Wednesday 21 August 2013

Mexico economy shrinks for first time in four years

The Mexican economy unexpectedly contracted for the first time in nearly four years in the second quarter, adding to the recent string of disappointments from Latin America’s previously fast-growing economies, and from other emerging markets.


Latin America’s second-biggest economy shrank by 0.7 per cent compared to the first quarter of the year even as most economists expected a modest expansion. On an annual basis, the economy grew by 1.5 per cent.

“Weak data were the last thing that Mexican markets wanted after the rout of the past few days,” David Rees, from Capital Economics, wrote in a research note. “That being said we suspect that the second quarter will mark the low point.”
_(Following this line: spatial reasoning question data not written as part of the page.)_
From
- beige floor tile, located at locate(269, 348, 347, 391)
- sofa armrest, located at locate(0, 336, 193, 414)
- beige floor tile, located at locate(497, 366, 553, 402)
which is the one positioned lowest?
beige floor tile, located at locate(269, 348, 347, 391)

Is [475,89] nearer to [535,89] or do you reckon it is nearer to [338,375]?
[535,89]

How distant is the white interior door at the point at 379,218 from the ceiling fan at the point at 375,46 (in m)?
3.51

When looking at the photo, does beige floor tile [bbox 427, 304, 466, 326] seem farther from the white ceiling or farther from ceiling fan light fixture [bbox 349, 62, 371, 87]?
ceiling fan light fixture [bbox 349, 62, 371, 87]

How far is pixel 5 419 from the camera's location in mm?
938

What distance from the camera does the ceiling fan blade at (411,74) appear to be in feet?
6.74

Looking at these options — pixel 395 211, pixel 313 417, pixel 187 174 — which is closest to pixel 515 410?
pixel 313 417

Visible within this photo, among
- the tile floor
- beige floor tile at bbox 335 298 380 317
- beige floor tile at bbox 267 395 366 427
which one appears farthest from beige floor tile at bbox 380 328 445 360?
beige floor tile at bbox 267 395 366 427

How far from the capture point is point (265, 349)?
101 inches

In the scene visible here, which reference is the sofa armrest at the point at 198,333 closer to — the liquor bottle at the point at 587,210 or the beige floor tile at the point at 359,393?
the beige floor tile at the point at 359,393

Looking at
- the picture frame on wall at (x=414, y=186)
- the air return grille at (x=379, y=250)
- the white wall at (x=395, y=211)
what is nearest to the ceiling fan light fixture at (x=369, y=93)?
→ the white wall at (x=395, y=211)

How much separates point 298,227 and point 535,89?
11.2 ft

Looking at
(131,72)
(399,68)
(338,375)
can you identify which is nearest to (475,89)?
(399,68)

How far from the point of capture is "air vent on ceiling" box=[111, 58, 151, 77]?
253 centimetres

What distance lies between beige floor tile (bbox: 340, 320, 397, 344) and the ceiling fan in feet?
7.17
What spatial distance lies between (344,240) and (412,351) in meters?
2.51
Stagnant exports to the US and muted public spending held back Mexico in the first half. But growth is expected to accelerate later this year as the eight-month-old administration of President Enrique Peña Nieto gets budgeted spending under way after government spending shrank by 5 per cent in real terms over the first five months.

Furthermore, an industrial recovery is expected to gain traction in the US, the largest market for Mexican exports which are dominated by manufactured goods.

Investors have become more optimistic about Mexico’s economic prospects thanks to a reform drive by Mr Peña Nieto which last week included a proposal to open the energy sector to private investment for the first time in 75 years. The government says this will boost annual economic growth by 2 percentage points by 2024.

Meanwhile, the Mexican central bank this month cut its forecast for economic expansion this year to between 2 and 3 per cent, from 3 to 4 per cent previously. Weakening growth had already led the central bank to cut interest rates by half a percentage point to 4 per cent in March.

“Should we be worried about the lack of growth in Mexico? We believe the problem is one of perception,” said Nomura analyst Benito Berber, citing over-bullish forecasts of US economic performance by analysts who may also have imagined that the effects of Mr Peña Nieto’s reform drive would come immediately.

Nonetheless, other Latin American economies have also reported slowing rates of growth, particularly among the commodity-dominated economies of South America as the China-fuelled commodity price boom starts to wane and local credit booms mature.